Alors commence le pitoyable exode des moines qui, pendant deux
générations, vont courir les routes pour tenter de sauver les
reliques des saints dont ils assurent la garde. L'exemple le plus
connu est la longue errance des reliques de saint Philibert, parties
de Noirmoutier en 836 pour s'installer définitivement à Tournus, en
Bourgogne, après de longues étapes dans le Poitou, puis en Velay.
Comment
l'Église n'interpréterait-elle pas ces malheurs comme le produit de
la vengeance divine ? Au concile de Meaux, en 845, les évêques
le disent bien : « Comme ses ordres divins n'étaient pas
exécutés, Dieu permit comme châtiment l'apparition des
persécuteurs des chrétiens, les Normands, qui avancèrent jusqu'à
Paris. » C'est souligner le fait que les dirigeants de la cité
terrestre n'étaient plus capables d'assurer la sécurité de la Cité
de Dieu, l'idée de défendre la collectivité ne venant pas à
l'esprit de Grands plus soucieux de profiter des circonstances que de
protéger les églises sans défense. « Dans leur
engourdissement, au milieu de leurs rivalités réciproques, écrit
Ermentaire de Noirmoutier, ils rachètent au prix de tributs ce
qu'ils auraient dû défendre, les armes à la main, et ils laissent
sombrer le royaume de Chrétiens. »
En 845,
Charles le Chauve convoque ses fidèles pour défendre Saint-Denis,
joyau des abbayes royales mais, constate le rédacteur des Annales,
« beaucoup vinrent, mais pas tous ». Mieux, ceux qui
viennent refusent l'affrontement et conseillent au roi de payer les
7000 livres qu'exige le chef normand Ragnar. En 858, alors que
Charles le Chauve s'apprête à prendre d'assaut le camp viking
d'Oscelle, près de Mantes, ses fidèles l'abandonnent pour soutenir
son frère Louis le Germanique, affirmant « qu'ils ne pouvaient
supporter plus longtemps la tyrannie de Charles ».
Puis,
comme les autres envahisseurs avant eux, les Normands songent à
remplacer la razzia par le commerce et à s'installer sur le sol de
France, nombre d'entre eux étant partis, poussés par le désir de
s'établir sur des terres plus hospitalières. Des communautés se
fixent à Bayonne, à Nantes et sur la basse Seine. En 873, les
Normands installés sur la Loire reçoivent l'autorisation royale de
créer un marché dans l'île où ils étaient établis, les esclaves
constituant l'essentiel du trafic.
Et, en
911, alors que les Normands conduits par le Norvégien Rollon
subissent pourtant une lourde défaite devant Chartres, le roi
Charles le Simple, encouragé par les archevêques de Reims et de
Rouen, a l'idée de leur proposer la défense des cités de Rouen,
d'Evreux et de Lisieux en échange du baptême de d'un serment de
fidélité. Pendant l'été 911, le roi carolingien rencontre à
Saint-Clair-sur-Epte Rollon, qui s'engage à cesser toute attaque et
à embrasser le christianisme.
Le
succès de cet « État » normand allait être
considérable, en partie grâce à la christianisation rapide de ces
païens qui déployèrent pour leur nouvelle religion un zèle de
néophytes. Tandis que d'importantes abbayes étaient fondées ou se
relevaient de leurs ruines comme Jumièges, Saint-Wandrille, Fécamp,
les villages étaient rebâtis, un grand nombre d'entre eux recevant
des noms scandinaves comme tous ceux que se terminent en beuf, de la
racine bud, que veut dire « demeure », ou en
fleur, venant du norois flodh qui veut dire « baie ».

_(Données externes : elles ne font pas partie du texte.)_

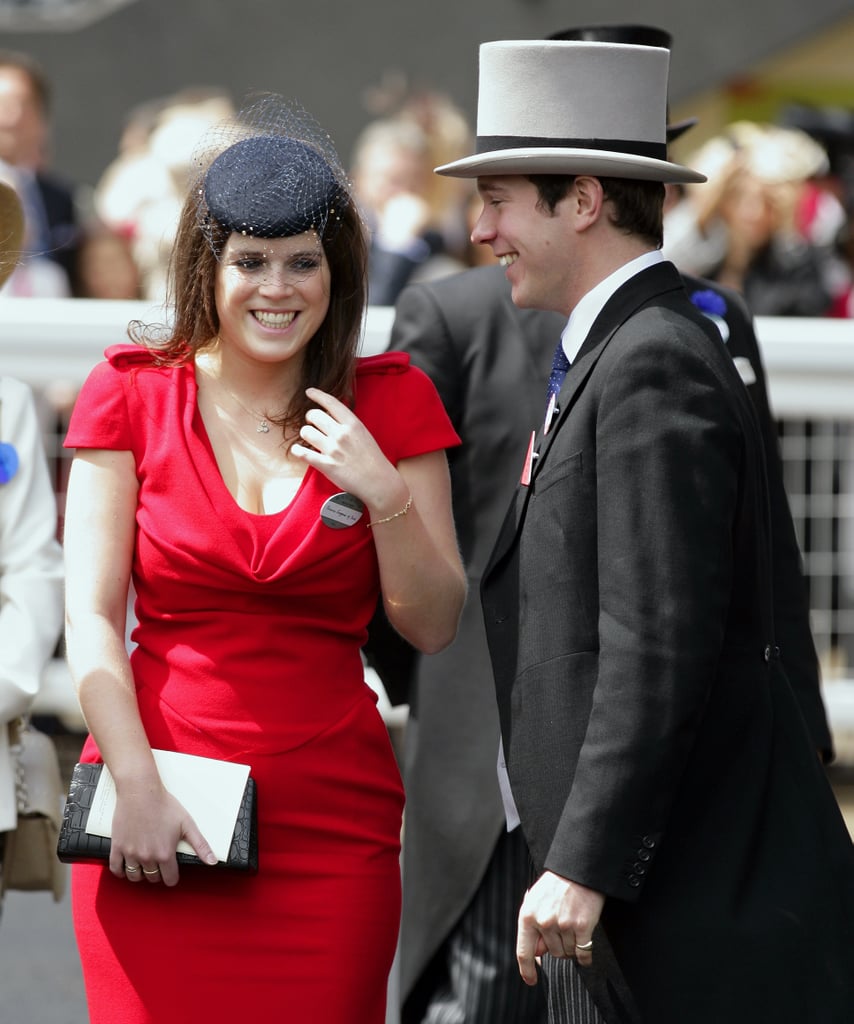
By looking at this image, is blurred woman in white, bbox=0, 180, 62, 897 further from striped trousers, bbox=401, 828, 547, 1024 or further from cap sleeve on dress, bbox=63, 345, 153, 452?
striped trousers, bbox=401, 828, 547, 1024

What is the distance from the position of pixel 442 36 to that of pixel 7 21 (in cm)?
370

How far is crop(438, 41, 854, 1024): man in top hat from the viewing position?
2.51m

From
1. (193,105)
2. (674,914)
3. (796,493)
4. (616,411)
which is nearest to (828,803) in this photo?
(674,914)

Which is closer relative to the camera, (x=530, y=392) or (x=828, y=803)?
(x=828, y=803)

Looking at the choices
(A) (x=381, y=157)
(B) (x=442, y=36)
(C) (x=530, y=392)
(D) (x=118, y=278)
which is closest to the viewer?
(C) (x=530, y=392)

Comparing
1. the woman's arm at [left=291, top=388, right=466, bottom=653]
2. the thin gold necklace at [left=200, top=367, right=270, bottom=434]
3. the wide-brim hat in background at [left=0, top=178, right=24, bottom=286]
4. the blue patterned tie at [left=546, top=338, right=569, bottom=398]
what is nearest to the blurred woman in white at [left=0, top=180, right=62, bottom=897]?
the wide-brim hat in background at [left=0, top=178, right=24, bottom=286]

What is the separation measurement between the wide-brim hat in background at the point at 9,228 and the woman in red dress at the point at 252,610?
1.89 feet

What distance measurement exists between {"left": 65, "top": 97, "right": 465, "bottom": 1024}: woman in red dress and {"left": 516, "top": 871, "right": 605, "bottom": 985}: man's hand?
0.42 metres

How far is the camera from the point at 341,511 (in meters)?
2.87

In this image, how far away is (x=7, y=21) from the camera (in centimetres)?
1502

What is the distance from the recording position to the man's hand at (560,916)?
2512 mm

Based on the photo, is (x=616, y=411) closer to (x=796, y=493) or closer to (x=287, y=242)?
(x=287, y=242)

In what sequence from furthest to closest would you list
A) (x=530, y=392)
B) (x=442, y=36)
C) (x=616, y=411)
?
1. (x=442, y=36)
2. (x=530, y=392)
3. (x=616, y=411)

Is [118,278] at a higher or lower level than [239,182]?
lower
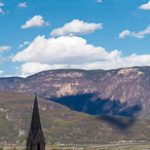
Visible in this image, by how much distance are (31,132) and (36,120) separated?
3.66m

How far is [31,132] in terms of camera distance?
487 feet

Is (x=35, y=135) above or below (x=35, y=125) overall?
below

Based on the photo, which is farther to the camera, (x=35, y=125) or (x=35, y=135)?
(x=35, y=125)

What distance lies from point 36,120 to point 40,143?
263 inches

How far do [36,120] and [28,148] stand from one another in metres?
8.21

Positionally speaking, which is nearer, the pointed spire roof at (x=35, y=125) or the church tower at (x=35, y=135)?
the church tower at (x=35, y=135)

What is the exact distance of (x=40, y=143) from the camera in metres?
149

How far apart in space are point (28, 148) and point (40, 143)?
12.0ft

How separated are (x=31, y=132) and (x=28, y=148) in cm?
460

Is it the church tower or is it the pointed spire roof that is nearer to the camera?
the church tower

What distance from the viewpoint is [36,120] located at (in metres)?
149

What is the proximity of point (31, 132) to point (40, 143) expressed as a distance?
410 centimetres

Ces envahisseurs qui avaient mis la France à feu et à sang allaient
aussi devenir les agents le plus actifs du rayonnement de leur
nouvelle « patrie ». Singulière et nouvelle
démonstration des capacités de la France à assimiler les
« inmigrés ».
Marseille, Jacques (2002). Nouvelle histoire de la France. Paris: Perrin.